> _Records shown_:
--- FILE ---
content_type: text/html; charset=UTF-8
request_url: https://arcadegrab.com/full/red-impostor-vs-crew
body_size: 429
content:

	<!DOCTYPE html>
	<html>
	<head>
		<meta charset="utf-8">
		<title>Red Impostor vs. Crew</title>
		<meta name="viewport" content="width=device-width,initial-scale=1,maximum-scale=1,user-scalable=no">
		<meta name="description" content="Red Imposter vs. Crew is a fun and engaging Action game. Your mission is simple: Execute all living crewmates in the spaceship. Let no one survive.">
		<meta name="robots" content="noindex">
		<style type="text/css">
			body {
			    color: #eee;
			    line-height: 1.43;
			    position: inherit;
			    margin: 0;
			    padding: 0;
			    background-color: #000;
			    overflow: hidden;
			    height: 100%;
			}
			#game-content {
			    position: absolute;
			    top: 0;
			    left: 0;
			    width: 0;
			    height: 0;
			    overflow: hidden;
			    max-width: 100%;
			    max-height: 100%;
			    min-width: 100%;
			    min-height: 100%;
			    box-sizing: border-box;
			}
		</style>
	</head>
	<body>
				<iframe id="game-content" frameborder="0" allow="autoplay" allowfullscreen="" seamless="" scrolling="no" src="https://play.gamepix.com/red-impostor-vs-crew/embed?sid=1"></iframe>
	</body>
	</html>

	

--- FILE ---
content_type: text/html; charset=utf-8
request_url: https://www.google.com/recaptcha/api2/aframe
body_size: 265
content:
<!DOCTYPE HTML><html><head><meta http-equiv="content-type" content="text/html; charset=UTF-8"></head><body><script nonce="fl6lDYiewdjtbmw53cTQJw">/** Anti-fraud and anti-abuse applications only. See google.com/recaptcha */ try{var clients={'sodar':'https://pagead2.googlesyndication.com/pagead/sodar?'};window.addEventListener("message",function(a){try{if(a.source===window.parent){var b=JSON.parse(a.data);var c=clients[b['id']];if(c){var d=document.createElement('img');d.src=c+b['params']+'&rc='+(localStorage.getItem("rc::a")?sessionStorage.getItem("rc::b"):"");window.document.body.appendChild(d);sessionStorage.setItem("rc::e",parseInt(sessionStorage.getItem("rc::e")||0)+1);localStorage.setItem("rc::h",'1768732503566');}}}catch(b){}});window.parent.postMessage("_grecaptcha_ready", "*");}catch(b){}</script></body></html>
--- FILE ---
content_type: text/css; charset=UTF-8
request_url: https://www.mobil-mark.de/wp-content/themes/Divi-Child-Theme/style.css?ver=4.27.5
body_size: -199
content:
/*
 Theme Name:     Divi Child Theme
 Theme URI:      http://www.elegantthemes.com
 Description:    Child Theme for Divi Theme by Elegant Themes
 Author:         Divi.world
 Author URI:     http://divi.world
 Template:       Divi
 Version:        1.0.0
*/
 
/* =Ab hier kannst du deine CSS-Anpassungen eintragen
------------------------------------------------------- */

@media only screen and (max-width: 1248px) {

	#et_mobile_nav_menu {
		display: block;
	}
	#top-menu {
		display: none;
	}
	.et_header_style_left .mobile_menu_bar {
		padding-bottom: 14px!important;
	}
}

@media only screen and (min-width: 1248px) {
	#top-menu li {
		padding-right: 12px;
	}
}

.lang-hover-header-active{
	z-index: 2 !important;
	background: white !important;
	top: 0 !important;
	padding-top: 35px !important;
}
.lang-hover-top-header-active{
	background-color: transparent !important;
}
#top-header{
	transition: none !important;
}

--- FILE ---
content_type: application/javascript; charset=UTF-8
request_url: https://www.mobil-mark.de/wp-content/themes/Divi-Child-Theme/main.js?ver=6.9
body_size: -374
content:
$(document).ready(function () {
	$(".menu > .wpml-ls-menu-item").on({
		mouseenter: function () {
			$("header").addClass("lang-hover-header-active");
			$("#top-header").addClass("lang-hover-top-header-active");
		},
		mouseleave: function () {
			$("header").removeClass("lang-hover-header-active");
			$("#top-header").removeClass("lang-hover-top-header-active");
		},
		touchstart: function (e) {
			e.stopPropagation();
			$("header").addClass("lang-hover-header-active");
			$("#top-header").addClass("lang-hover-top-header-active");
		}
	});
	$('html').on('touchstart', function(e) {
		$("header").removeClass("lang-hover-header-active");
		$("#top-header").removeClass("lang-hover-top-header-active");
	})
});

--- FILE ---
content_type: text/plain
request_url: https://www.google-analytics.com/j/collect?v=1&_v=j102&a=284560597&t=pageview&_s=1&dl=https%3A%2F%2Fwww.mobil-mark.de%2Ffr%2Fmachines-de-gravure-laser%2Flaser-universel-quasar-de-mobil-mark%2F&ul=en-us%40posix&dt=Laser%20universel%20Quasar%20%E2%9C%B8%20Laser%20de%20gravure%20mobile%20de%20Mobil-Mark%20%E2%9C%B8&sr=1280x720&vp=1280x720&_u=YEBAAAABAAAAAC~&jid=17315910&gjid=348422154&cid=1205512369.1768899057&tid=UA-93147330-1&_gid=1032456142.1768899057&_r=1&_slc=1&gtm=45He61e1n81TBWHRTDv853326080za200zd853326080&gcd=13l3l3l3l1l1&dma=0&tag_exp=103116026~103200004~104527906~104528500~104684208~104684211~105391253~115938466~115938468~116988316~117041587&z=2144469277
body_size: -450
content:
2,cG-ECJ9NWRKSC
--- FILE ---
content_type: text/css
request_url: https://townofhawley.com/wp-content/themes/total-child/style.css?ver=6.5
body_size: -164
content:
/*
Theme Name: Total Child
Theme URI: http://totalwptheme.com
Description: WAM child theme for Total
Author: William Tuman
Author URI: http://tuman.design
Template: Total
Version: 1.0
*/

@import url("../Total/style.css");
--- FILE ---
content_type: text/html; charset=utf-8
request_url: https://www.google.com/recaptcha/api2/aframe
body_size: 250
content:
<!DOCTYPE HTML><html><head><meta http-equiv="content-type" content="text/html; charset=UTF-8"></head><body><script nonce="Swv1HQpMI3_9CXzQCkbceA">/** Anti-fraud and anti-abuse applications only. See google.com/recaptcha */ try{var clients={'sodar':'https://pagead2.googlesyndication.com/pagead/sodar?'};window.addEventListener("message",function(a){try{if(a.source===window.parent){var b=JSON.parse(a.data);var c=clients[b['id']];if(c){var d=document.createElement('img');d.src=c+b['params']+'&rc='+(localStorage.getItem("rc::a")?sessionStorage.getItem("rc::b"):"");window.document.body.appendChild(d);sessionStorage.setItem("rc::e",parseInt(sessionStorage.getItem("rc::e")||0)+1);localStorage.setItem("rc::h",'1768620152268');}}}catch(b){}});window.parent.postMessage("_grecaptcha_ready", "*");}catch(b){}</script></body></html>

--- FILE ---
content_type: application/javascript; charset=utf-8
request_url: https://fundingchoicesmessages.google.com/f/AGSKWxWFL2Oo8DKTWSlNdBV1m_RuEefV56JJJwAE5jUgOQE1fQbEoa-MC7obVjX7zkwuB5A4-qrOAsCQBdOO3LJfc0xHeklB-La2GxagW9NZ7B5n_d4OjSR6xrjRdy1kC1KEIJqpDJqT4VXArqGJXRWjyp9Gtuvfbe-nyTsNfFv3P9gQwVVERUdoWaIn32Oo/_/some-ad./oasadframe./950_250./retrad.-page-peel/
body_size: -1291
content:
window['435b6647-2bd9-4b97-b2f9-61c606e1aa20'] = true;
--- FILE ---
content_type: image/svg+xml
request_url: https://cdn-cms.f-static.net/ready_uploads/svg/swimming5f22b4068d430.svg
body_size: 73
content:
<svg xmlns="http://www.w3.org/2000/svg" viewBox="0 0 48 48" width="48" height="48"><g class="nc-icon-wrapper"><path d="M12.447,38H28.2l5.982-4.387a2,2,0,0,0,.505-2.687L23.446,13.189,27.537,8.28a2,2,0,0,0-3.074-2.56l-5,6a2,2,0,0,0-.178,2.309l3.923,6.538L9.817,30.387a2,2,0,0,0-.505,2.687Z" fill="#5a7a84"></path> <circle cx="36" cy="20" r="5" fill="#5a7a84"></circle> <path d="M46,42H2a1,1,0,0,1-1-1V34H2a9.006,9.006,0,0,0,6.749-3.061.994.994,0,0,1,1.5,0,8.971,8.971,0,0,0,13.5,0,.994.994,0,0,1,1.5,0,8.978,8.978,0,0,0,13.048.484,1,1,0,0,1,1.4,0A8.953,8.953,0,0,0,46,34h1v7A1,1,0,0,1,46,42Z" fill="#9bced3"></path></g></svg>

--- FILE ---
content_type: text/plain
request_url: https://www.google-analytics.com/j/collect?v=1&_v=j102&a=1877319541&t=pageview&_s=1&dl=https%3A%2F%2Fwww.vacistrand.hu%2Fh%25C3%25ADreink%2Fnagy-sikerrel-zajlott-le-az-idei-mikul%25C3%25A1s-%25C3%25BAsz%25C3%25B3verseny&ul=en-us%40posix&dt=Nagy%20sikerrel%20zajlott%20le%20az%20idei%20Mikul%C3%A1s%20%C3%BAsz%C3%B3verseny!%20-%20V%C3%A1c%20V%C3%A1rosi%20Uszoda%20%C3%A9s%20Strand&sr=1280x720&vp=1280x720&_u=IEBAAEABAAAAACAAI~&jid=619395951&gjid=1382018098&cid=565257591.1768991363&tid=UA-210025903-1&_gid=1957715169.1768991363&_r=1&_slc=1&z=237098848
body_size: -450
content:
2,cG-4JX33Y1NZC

> _Assigned task_:
Whenever the word "Author" occurs in a line of the records, that line counts toward the total; state the total only.

> _Exercise output_:
4